Triterpenes are widespread in nature, but the richest source of triterpenoid diversity is the plant kingdom. While animals typically possess just one OSC which produces an important intermediate in the biosynthesis of essential metabolites such as cholesterol and the steroid hormones, plant genomes often encode more than 10. This reflects the extent to which plants have exploited triterpene chemistry to fulfil more diverse and specialized roles, including, e.g., producing compounds to protect against insect attack (Figure 1). A major focus in our laboratory is the application of transient plant expression to explore and, increasingly, to manipulate, biosynthesis of this chemical space.
Transient plant expression is a rapid strategy for determining the functions of heterologous genes. The gene(s) of interest are introduced into the plant in expression constructs. The host’s cellular machinery is hijacked and the heterologous gene(s) are expressed, resulting in the production of the encoded protein by the host cells, much like a virus. Indeed, many of the vectors used in transient expression are based on viral genomes. One highly successful example is the CPMV-HT™ system. This vector exploits elements of a natural plant leaf pathogen called cowpea mosaic virus. The gene of interest is flanked by untranslated regions of code derived from this virus. Modifications in the 5′ sequences result in high levels of protein production when the vector is introduced into leaf cells. Indeed, HT stands for HyperTranslatable™.

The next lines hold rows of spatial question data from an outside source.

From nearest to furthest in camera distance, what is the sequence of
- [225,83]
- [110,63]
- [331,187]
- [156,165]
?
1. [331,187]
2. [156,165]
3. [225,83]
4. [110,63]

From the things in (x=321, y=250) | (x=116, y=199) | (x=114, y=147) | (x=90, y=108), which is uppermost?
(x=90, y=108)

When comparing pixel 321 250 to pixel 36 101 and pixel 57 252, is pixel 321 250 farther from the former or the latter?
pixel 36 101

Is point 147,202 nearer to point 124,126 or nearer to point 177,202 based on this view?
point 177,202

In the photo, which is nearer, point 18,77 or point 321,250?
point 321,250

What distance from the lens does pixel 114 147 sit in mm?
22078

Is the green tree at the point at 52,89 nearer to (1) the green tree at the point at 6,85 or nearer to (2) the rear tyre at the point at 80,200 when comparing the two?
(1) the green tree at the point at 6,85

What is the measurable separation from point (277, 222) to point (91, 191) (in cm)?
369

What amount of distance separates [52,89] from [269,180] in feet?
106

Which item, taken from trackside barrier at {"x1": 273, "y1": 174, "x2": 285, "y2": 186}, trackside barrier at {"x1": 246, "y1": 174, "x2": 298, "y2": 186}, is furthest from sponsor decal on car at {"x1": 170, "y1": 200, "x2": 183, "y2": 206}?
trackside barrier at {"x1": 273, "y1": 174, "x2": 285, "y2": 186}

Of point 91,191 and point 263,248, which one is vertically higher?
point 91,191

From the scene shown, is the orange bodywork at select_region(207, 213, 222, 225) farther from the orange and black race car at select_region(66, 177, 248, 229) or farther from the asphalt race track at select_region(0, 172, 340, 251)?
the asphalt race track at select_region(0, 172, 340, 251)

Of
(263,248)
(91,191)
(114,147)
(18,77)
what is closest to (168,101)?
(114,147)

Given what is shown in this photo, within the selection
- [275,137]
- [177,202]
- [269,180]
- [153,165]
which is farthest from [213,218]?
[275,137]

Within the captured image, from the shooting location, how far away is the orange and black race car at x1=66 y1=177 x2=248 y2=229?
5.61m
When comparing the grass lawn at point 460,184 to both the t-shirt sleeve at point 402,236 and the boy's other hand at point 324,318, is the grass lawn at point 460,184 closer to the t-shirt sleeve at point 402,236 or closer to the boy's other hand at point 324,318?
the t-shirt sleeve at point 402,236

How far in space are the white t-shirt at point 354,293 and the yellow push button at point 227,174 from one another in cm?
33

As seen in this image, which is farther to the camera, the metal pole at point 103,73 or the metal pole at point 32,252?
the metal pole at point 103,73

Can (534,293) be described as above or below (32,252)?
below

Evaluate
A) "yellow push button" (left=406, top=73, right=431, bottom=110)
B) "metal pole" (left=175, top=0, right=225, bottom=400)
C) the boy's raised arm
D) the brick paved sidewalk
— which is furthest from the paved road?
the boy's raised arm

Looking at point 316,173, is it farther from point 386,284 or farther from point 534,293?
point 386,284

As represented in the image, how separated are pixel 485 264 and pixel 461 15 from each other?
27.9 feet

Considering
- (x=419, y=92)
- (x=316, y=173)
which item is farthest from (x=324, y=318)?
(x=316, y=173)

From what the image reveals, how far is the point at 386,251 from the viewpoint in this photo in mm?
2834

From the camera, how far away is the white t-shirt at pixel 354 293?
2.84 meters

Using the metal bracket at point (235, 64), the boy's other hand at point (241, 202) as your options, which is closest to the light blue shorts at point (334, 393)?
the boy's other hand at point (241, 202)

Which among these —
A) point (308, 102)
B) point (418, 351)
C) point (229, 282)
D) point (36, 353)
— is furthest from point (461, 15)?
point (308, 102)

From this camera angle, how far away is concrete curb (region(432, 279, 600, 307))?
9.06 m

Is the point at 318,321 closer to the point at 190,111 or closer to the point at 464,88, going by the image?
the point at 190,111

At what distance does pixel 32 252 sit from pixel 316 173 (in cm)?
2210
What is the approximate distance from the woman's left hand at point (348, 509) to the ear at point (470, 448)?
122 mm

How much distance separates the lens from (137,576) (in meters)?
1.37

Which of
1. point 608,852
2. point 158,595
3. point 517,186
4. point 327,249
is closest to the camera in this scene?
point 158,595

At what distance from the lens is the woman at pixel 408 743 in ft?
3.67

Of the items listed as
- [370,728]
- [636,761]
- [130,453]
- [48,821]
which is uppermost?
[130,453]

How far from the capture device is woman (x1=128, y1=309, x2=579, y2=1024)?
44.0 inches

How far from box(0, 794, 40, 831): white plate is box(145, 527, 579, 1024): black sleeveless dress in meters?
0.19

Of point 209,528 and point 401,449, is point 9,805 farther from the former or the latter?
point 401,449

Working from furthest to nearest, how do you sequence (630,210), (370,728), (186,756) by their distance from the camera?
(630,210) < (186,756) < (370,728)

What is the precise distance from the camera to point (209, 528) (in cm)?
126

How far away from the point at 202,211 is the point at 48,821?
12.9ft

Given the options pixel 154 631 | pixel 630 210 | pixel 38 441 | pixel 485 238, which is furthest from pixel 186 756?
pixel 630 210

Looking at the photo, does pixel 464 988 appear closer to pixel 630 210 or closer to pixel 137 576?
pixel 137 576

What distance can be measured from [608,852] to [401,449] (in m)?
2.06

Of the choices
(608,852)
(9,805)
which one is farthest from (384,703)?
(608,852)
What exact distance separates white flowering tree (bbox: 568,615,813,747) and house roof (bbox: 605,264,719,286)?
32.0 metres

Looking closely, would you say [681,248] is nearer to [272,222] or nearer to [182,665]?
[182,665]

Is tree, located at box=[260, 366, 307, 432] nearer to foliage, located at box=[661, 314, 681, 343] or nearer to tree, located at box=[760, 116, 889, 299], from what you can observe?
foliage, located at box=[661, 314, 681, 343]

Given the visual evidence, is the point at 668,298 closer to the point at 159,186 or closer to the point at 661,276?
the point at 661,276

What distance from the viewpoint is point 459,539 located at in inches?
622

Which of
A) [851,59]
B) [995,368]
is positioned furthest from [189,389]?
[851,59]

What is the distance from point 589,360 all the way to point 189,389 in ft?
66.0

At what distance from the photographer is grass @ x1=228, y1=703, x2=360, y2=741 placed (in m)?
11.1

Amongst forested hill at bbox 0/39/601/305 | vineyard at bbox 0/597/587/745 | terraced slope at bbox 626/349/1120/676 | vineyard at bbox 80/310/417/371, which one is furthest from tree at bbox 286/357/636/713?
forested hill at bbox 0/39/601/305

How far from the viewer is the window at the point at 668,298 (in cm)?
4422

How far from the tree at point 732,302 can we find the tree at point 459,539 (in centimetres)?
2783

Unlike the virus, the CPMV-HT™ vector does not replicate or encode proteins that allow new copies to gain entry to neighbouring cells. Instead, the vector is introduced into leaf cells via agrobacteria following a process known as agroinfiltration. In this process, a suspension of the bacteria carrying the vector is forced through small holes in the underside of the leaf known as stomata. This is typically achieved via the application of pressure using a needle-less syringe, with the mouth forming a seal on the leaf’s surface. The result is to displace air and fill the intercellular space with the suspension. Once inside the leaf, the agrobacteria fulfil their natural function and transfer genetic information into the interior of the leaf cells, including the T-DNA from the introduced CPMV-HT™ vector (Figure 2).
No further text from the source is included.